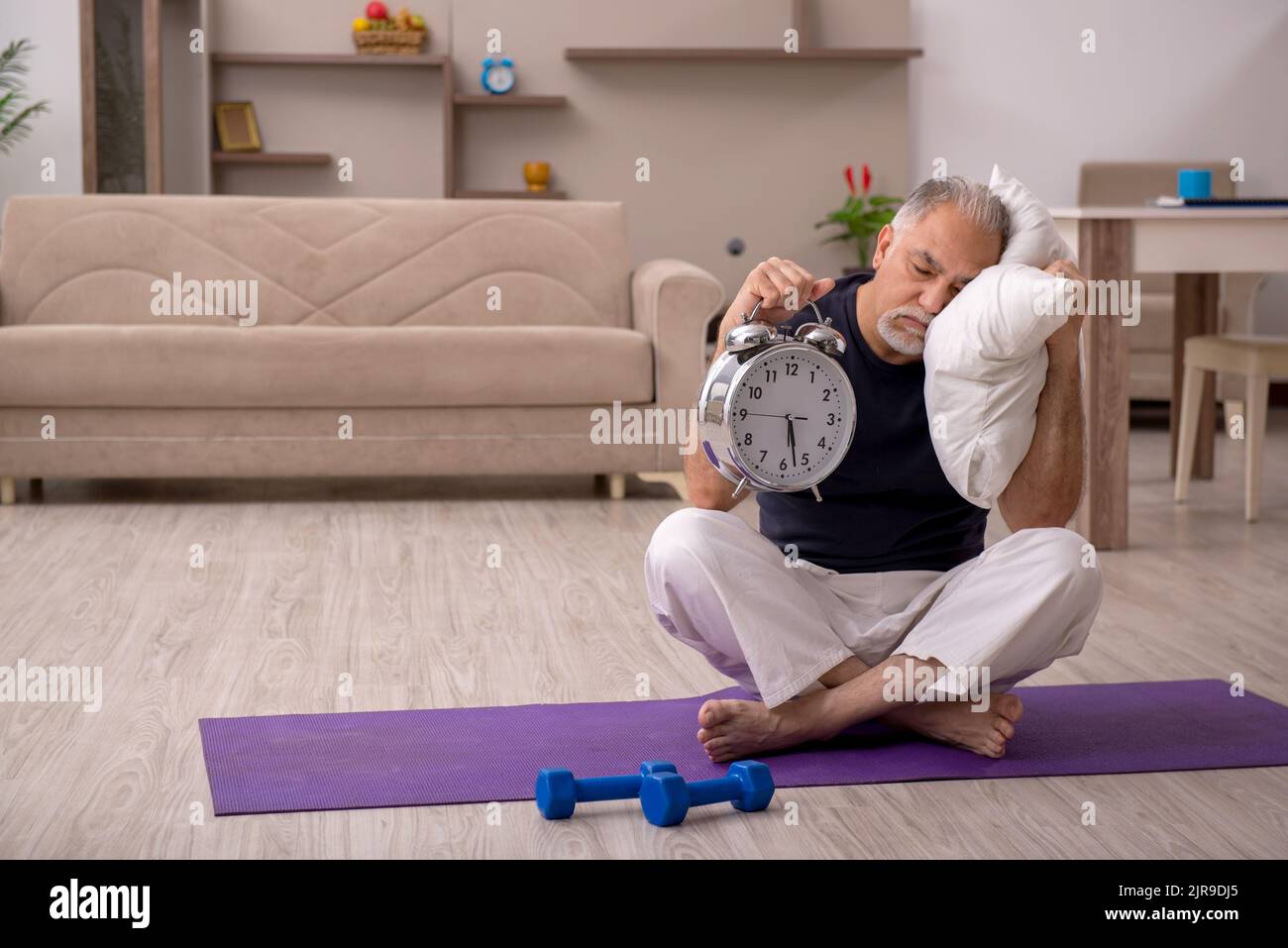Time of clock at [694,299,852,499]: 5:27
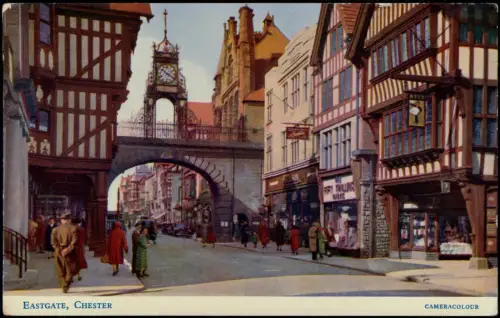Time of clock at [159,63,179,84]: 3:51
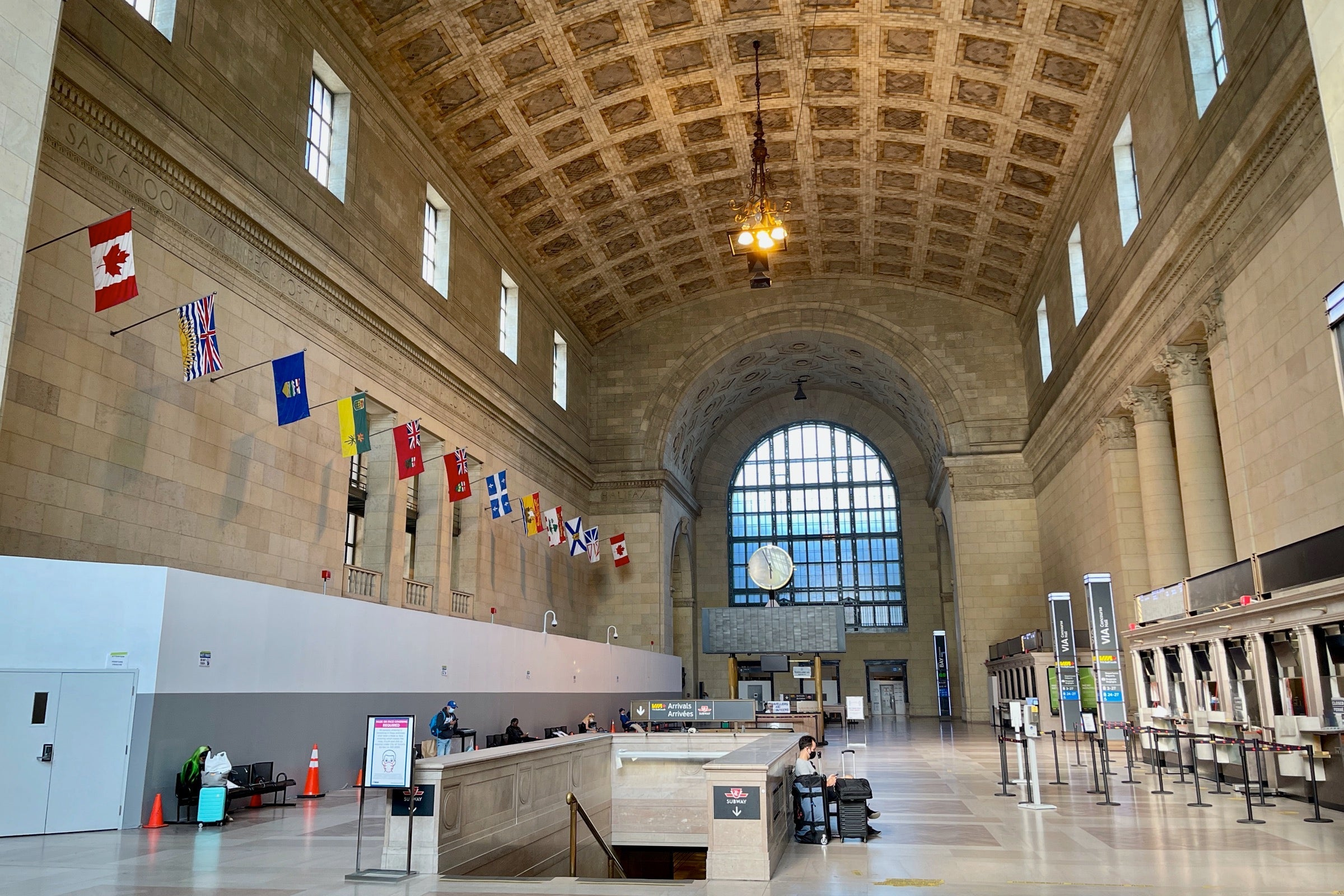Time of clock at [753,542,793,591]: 5:55
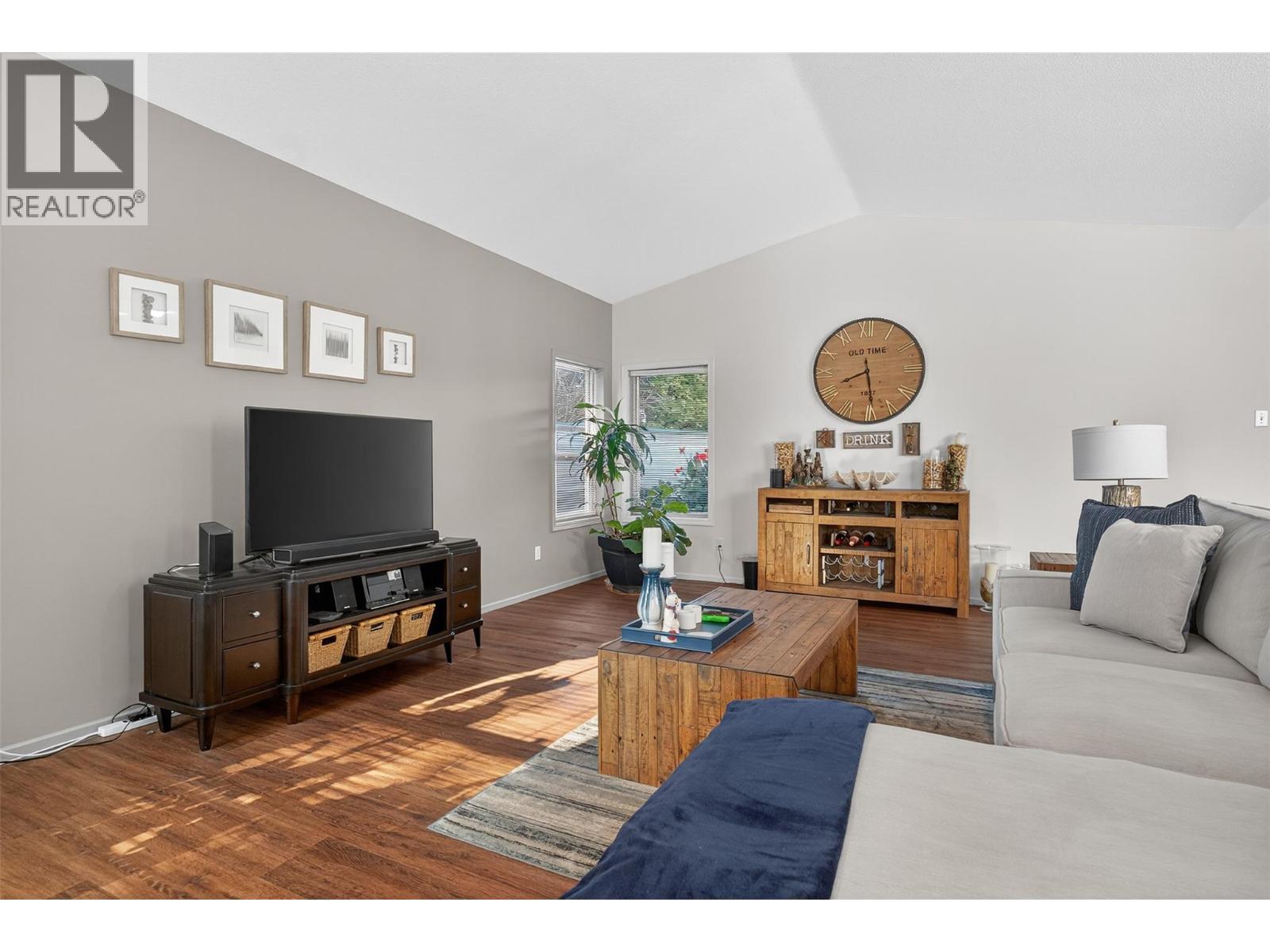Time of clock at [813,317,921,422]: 8:29
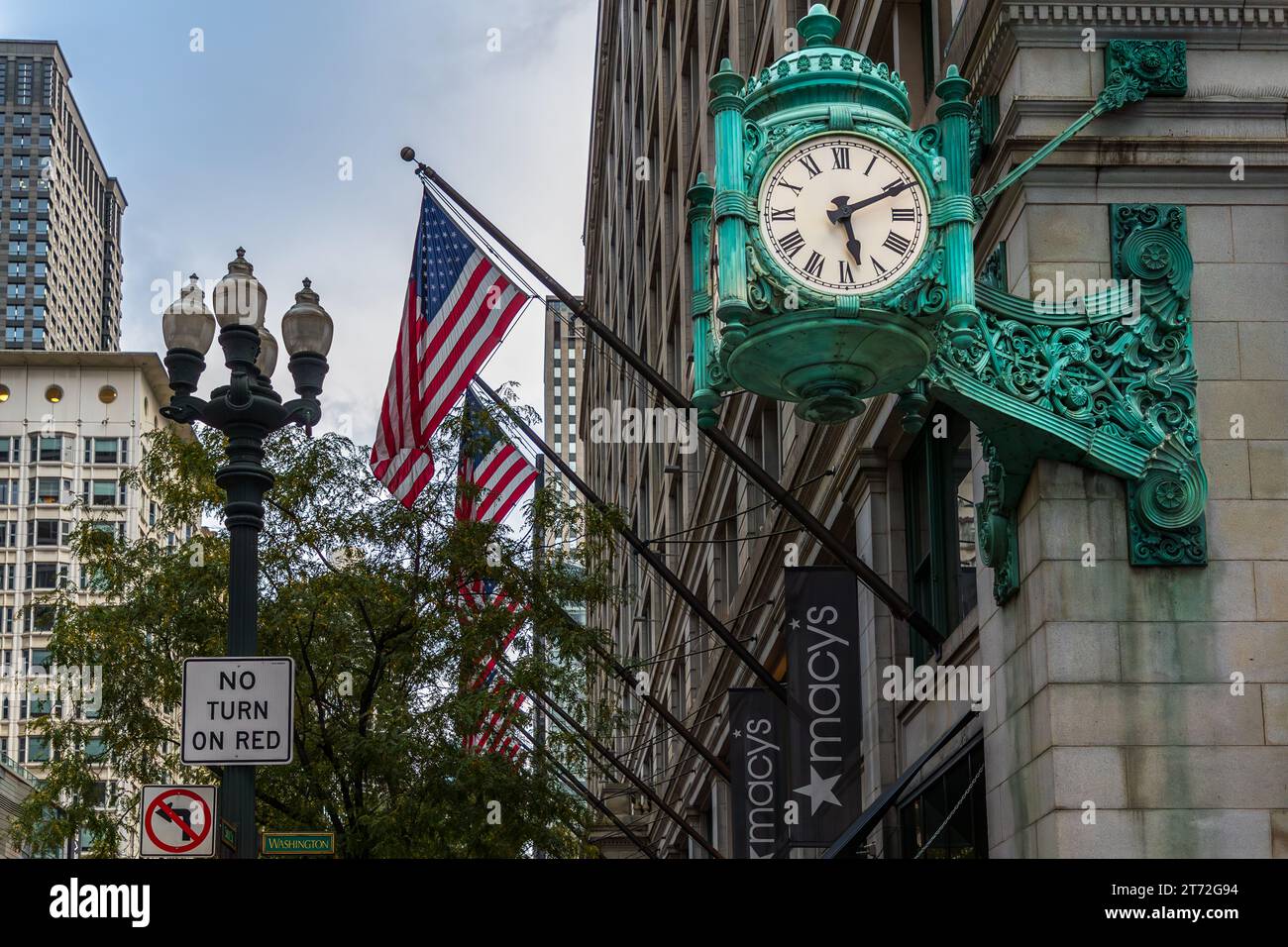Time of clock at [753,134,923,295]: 5:11
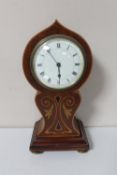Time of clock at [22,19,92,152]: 5:53
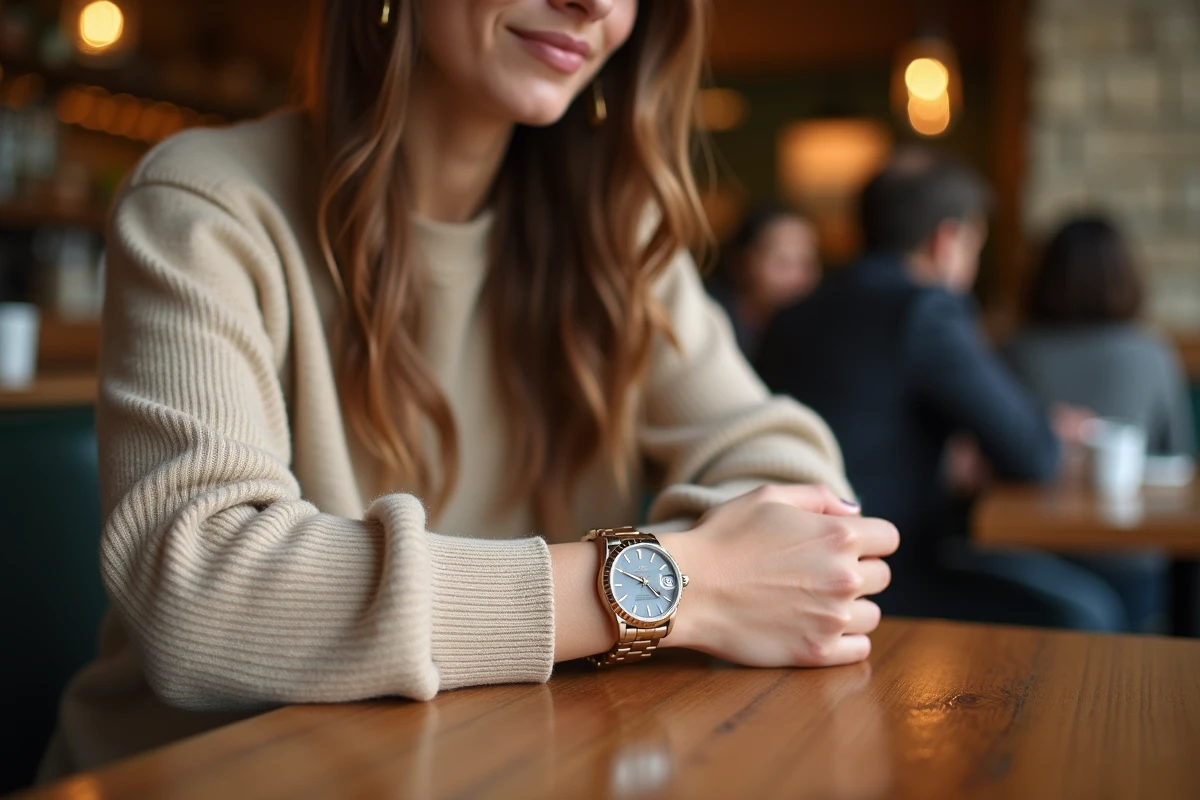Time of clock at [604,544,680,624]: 4:49
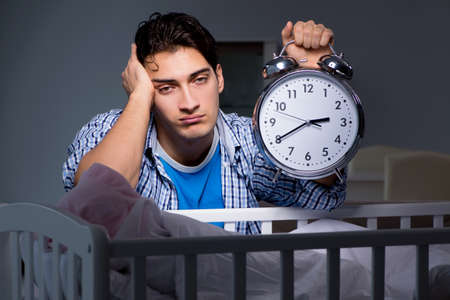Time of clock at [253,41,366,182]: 2:40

####################

● **WHAT TO DO**
Write out again, word for word, the entries from the line containing "Time of clock at [753,134,923,295]: 5:11" through the last line of the entries, leaving the pictures out of your answer.

● **TASK SOLUTION**
Time of clock at [753,134,923,295]: 5:11
Time of clock at [22,19,92,152]: 5:53
Time of clock at [604,544,680,624]: 4:49
Time of clock at [253,41,366,182]: 2:40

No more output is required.